··· TRECHO SELECIONADO

Claro como este ensinamento agora nos aparece, nunca foi compreendido na Igreja Cristã. Sua significação foi desvirtuada por falsas doutrinas que fizeram do Filho, uma pessoa separada do Pai e dividiram entre o Divino e o Humano, as naturezas de Cristo. Só depois de séculos de preparação, puderam os olhos dos homens ser abertos para ver a glória do Senhor ressuscitado. Só então a Doutrina Celeste pôde ser dada; só então a significação interna da Palavra pôde ser revelada; só então as nuvens do erro humano foram dissipadas e as névoas, que se tinham acumulado na longa noite de trevas, foram varridas diante da luz do Sol do céu, surgindo de novo.
Os Escritos descobrem as falsidades do dogma cristão; mostram como os homens se afastaram da verdade. Revelam o Infinito Amor e a Infinita Sabedoria do Senhor, as operações de Sua Providência, as Leis que governam a criação. Descrevem a vida futura, desvendam a natureza do mundo espiritual e do reino do céu. Fazem conhecer o caráter interno dos homens, as leis da vida que regulam a sua salvação, e o seu destino eterno. E em tudo isso proclamam universalmente a Infinita Humanidade de Deus.

······
··· MATERIAL FORNECIDO

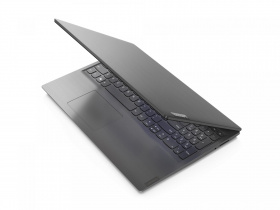 Ноутбук Lenovo. Lenovo V15-IIL 15.6FHD_TN_AG_220N_N/ CORE_I3-1005G1_1.2G_2C_MB/ 4GB DDR4 2667+4GB DDR4 2667/ 256GB_SSD_M.2_2242_NVME_TLC/ / Интегрированная графика/ NO_ODD/ WLAN_1X1AC+BT/ NO_FPR/ 2-cell 35 Вт/ч/ 2 x USB 3.1, 1 x USB 2.0,  HDMI, 4-in-1 car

······

**LISTA DE TAREFAS**
a - No trecho sobre a Doutrina Celeste, o que os Escritos proclamam universalmente?
b - No trecho sobre a Doutrina Celeste, reescreva a parte que começa com as palavras "Claro como este" e termina com "surgindo de novo.", trocando "trevas" por "escuridão".
c - Como prossegue o trecho sobre a Doutrina Celeste? Escreva a parte seguinte a partir de onde ele termina.

**RESPOSTAS POR ITEM**
a - A Infinita Humanidade de Deus.

b -
Claro como este ensinamento agora nos aparece, nunca foi compreendido na Igreja Cristã. Sua significação foi desvirtuada por falsas doutrinas que fizeram do Filho, uma pessoa separada do Pai e dividiram entre o Divino e o Humano, as naturezas de Cristo. Só depois de séculos de preparação, puderam os olhos dos homens ser abertos para ver a glória do Senhor ressuscitado. Só então a Doutrina Celeste pôde ser dada; só então a significação interna da Palavra pôde ser revelada; só então as nuvens do erro humano foram dissipadas e as névoas, que se tinham acumulado na longa noite de escuridão, foram varridas diante da luz do Sol do céu, surgindo de novo.

c -
Antes de esta revelação final ter sido dada, a obscuridade e a dúvida sobre esta verdade central existia tanto na terra como no mundo espiritual, a despeito do que o Senhor ensinou a Seus discípulos. Para todos os que já estavam na outra vida, os Escritos trouxeram uma ilustração imediata. Efetuaram o Julgamento Final. Destruíram os céus imaginários. Reduziram os infernos à ordem e formaram o Novo Céu Cristão com os que podiam receber a verdade. Deram ilustração aos que tinham conhecido e amado o Senhor sobre a terra, tornando claro para eles o Seu Divino Humano, com uma glória que antes não tinham percebido, de modo que, os doze apóstolos, por ordem do Senhor, foram inspirados para ir de novo, por todo o mundo espiritual, pregar o Evangelho que o Senhor Deus Jesus Cristo reina.
Sobre a terra, porém, os resultados da Segunda Vinda do Senhor só podem ser alcançados lentamente. As nossas mentes estão sobrecarregadas com falsas concepções. Estão transviadas pelas aparências externas. Só muito dificilmente é que as poderemos elevar das coisas da terra à luz espiritual onde, somente, nos pode ser revelado o Divino Humano do Senhor. Se, em momentos de exaltação ou de culto apanhamos um vislumbre da verdade do céu, facilmente recaímos em nosso estado natural, e essa visão desaparece. Contudo, o Senhor veio, realmente. Ele está presente na Doutrina Celeste. Se, por persistente esforço, voltamos a face para a luz que agora nos é dada, procurando-O onde Ele pode ser achado, Ele abrirá os nossos olhos para ver Seu Humano glorificado. Iluminará para nós a estrada da vida. Dar-nos-á inteligência e sabedoria por Sua Palavra e o poder para obedecer a Sua Lei, para que entremos em conjunção com Ele e em consociação com os anjos, para que Seu Reino seja estabelecido em nossos corações.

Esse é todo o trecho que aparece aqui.